## EXTRACT TO READ
[Start of Attachment]

Greg Briggs (born October 19, 1968) is a former American football safety in the National Football League (NFL) for the Dallas Cowboys, Cleveland Browns, Chicago Bears and Minnesota Vikings. He was also a member of the Frankfurt Galaxy in Frankfurt Galaxy the World League of American Football (WLAF). He first enrolled at Copiah-Lincoln Community College before transferring to the University of Arkansas at Pine Bluff and Texas Southern University.

Early years
Briggs attended Franklin High School in Meadville, Mississippi, where he focused on playing basketball. As a senior, he received All-district honors. He also practiced track.

He accepted a basketball scholarship from the Copiah-Lincoln Community College. He decided to try out for the football team in his third year there. In 1989, he started all of the games at free safety, compiling 6 interceptions, while receiving All-JUCO and All-state honors.

In 1990, he accepted a basketball scholarship from the University of Arkansas at Pine Bluff. The football coaching staff convinced him into changing sports. He played in the first two contests before being declared ineligible because of a class conflict. At the end of the season, the football program was suspended for 1991 by the NAIA, paving the way for Briggs and six of his teammates to walk-on at Texas Southern University, where the coach said he'd have to sleep on the floor because he didn't have an extra dorm room available.

As a senior, he began playing mostly in the nickel defense and on special teams. He became a starter at outside linebacker after the fourth game of the season, when a starter went down with an injury. He also combined the responsibilities of a safety and received All-SWAC honors. He recorded 42 tackles, 3 passes defensed, 2 sacks, one fumble recovery, one interception and one blocked kick. He was a teammate of future hall of fame player Michael Strahan.

[End of Attachment]

## SUPPLIED INFORMATION

[Start of Attachment]

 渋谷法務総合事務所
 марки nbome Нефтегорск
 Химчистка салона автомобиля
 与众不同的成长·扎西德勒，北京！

[End of Attachment]

## DIRECTIVE 1
Answer these about the Greg Briggs article:
(a) Which high school did Briggs attend, and in what town?
(b) How many interceptions did he compile in 1989?
(c) How many tackles did he record as a senior?
## DIRECTIVE 2
In the Greg Briggs article, rewrite the stretch from "He accepted a basketball scholarship from the Copiah-Lincoln" through "and All-state honors.", substituting "strong safety" for "free safety".
## DIRECTIVE 3
Resume the Greg Briggs article where it ends and keep writing.
The material has nothing to do with the Greg Briggs article.

## ANSWER BOX 1
(a) Franklin High School in Meadville, Mississippi
(b) 6
(c) 42

## ANSWER BOX 2
He accepted a basketball scholarship from the Copiah-Lincoln Community College. He decided to try out for the football team in his third year there. In 1989, he started all of the games at strong safety, compiling 6 interceptions, while receiving All-JUCO and All-state honors.

## ANSWER BOX 3
Professional career

Dallas Cowboys
Briggs was selected by the Dallas Cowboys in the fifth round (120th) of the 1992 NFL Draft, after impressing in the NFL Combine. He was tried at safety, before focusing on playing linebacker. On August 25, he was placed on the physically unable to perform list with a right hip injury. The team would go on to win Super Bowl XXVII. In 1993, he was switched to tight end, before being waived on August 24.

Cleveland Browns
On December 15, 1993, he was signed to the Cleveland Browns practice squad. He was waived on July 21, 1994.

Frankfurt Galaxy
After being out of football for a year, he played for the Frankfurt Galaxy of the World League of American Football in 1995, where he led his team in tackles and contributed to win World Bowl '95.

Hamilton Tiger-Cats
On July 20, 1995, he signed with the Hamilton Tiger-Cats of the Canadian Football League. He was released before the start of the season.

Dallas Cowboys
Briggs was signed as a free agent by the Dallas Cowboys in 1995. He was released on August 27. He was re-signed on September 21. He played in 11 games, registering 9 special teams tackles and was a part of the Super Bowl XXX winning team. He wasn't re-signed after the season.

Chicago Bears
On June 6, 1996, he was signed by the Chicago Bears to play linebacker and special teams, reuniting with head coach and former Cowboys defensive coordinator Dave Wannstedt. He was waived on October 1. He was later re-signed on October 15.

Minnesota Vikings
In April 1997, he signed with the Minnesota Vikings, as a linebacker that was focused on playing special teams. He was cut on August 24, 1998.

Personal life
After retiring from professional football, he traveled with Reggie White and spoke at churches. His nephew Diyral Briggs also played in the National Football League.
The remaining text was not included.